I’ve been a PC for almost two decades now, but my new job just got me a brand new MacBook. I am not really interested in learning OSX and I was hence considering just installing Windows (using BootCamp).

However, if someone here tells me that they have benchmarks showing real significant performance gains for Meteor and/or VSCode and/or WebStorm running on OSX instead of Windows, I might reconsider and bite the bullet. The gains must be significant enough to compensate for the likely performance loss incurred by having two partitions (one for OSX and one for Windows) instead of just one (for Windows).


Why would there be a performance loss from having two partitions?

Anyway, I’d very strongly suggest using a Mac for web development since most modern web tools are developed for Mac and Linux first and later ported to Windows if the maintainers get around to it.


+1 to this, my main machine is a Windows box and Meteor development has gotten a lot easier since I decided to just put my whole Meteor environment in a linux Docker container and expose port 3000 to my host


Thank for the answer

I guessed it could reduce the space that can be allocated for swap.
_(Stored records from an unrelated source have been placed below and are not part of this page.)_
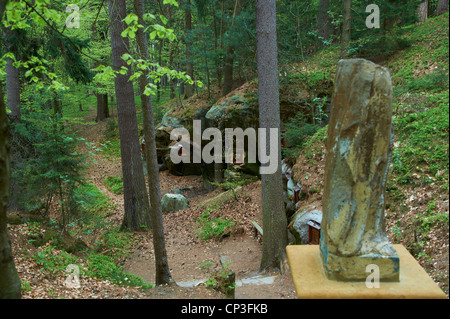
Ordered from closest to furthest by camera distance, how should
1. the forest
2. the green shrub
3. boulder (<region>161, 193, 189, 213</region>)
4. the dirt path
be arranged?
the forest < the dirt path < the green shrub < boulder (<region>161, 193, 189, 213</region>)

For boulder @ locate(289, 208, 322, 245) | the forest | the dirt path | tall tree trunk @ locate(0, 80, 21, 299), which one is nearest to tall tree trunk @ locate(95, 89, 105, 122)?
the forest

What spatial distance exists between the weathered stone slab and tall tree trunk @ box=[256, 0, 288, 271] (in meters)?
3.81

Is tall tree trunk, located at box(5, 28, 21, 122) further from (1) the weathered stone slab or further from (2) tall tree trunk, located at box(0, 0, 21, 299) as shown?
(1) the weathered stone slab

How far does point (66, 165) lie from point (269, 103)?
5344 millimetres

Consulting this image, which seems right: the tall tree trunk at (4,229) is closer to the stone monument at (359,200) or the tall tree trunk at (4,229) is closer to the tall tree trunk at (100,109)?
the stone monument at (359,200)

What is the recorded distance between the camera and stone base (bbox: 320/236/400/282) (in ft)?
9.95

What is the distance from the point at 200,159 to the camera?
50.9 feet

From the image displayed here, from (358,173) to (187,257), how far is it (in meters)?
6.95

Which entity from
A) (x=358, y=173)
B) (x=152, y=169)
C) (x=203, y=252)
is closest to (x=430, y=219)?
(x=358, y=173)

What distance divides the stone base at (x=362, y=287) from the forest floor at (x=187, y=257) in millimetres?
2628

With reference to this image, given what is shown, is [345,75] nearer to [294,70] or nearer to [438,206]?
[438,206]

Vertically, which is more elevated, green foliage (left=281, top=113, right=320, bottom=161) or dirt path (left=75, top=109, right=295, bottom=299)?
green foliage (left=281, top=113, right=320, bottom=161)

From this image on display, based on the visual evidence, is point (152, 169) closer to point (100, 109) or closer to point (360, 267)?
point (360, 267)

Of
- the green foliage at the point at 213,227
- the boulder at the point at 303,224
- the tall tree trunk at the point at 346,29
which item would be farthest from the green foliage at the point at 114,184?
the tall tree trunk at the point at 346,29
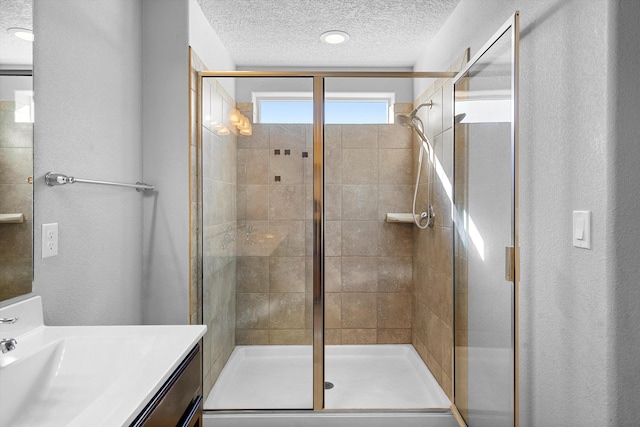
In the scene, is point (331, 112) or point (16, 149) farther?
point (331, 112)

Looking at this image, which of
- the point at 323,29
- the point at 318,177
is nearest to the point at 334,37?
the point at 323,29

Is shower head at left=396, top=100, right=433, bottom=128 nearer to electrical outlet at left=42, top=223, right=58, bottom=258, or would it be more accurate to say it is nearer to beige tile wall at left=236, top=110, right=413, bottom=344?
beige tile wall at left=236, top=110, right=413, bottom=344

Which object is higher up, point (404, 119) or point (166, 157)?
point (404, 119)

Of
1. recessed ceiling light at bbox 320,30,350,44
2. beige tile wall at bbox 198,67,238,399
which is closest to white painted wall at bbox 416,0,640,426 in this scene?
recessed ceiling light at bbox 320,30,350,44

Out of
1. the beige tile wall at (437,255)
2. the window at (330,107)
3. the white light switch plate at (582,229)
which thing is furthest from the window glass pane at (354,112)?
the white light switch plate at (582,229)

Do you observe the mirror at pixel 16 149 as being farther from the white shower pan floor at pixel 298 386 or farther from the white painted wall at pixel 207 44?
the white shower pan floor at pixel 298 386

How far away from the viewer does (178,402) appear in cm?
108

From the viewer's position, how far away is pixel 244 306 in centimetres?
227

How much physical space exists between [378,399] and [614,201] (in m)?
1.70

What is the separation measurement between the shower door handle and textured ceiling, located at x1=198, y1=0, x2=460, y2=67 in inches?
61.9

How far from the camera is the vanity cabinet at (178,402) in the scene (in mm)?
887

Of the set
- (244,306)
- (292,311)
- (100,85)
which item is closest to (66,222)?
(100,85)

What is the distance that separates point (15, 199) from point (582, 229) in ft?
5.51

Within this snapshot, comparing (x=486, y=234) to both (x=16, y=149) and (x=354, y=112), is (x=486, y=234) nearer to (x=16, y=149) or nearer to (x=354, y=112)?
(x=354, y=112)
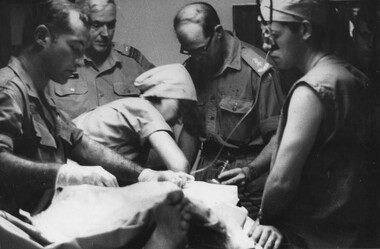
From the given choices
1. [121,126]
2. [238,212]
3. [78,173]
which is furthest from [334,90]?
[78,173]

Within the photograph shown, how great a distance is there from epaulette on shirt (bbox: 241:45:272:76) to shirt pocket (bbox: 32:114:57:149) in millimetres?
1370

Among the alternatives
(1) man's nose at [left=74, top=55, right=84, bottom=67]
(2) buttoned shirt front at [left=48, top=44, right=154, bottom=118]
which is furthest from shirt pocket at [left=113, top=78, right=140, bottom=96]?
(1) man's nose at [left=74, top=55, right=84, bottom=67]

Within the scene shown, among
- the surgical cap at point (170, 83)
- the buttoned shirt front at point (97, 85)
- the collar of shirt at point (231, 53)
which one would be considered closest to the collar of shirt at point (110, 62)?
the buttoned shirt front at point (97, 85)

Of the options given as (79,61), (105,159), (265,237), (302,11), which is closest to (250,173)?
(265,237)

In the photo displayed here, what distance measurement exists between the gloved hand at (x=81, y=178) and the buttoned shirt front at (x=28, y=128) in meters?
0.10

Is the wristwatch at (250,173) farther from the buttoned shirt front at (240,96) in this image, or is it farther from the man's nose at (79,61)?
the man's nose at (79,61)

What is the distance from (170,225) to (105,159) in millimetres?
637

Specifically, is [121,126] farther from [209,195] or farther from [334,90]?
[334,90]

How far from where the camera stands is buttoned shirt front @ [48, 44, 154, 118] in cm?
491

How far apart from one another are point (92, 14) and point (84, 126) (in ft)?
2.43

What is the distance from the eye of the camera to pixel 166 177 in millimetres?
4734

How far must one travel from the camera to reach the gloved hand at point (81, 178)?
15.6 feet

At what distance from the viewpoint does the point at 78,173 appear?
4754 millimetres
But perhaps with 500GB of disk and 16GB of RAM this is not really an issue.

I know that’s the way for the Meteor ecosystem, which I still find quite puzzling given that the OS desktop/laptop market share today is 90% Windows, 7% OS X and 2% Linux, :confused:

Anyway, I guess what you’re saying is that using OS X allows one the get the most bleeding edges frameworks packages months earlier and with less bugs that using Windows. But I generally prefer to avoid bleeding edge packages.

In contrast, getting early support from IDE is very important to me (hence my question being about VSCode and WebStorm as much as about the Meteor packages; in fact, but I reckon this is an entire other topic, my current main frustration with Meteor is that MDG seems to consider that productivity exclusively comes from high abstraction frameworks and cloud hosting services and not at all from an IDE since it very carefully avoids dealing with IDE support, while IMHO the highest productivity comes from a tight integration of languages, framework, IDE and hosting services, all 4 playing a key role).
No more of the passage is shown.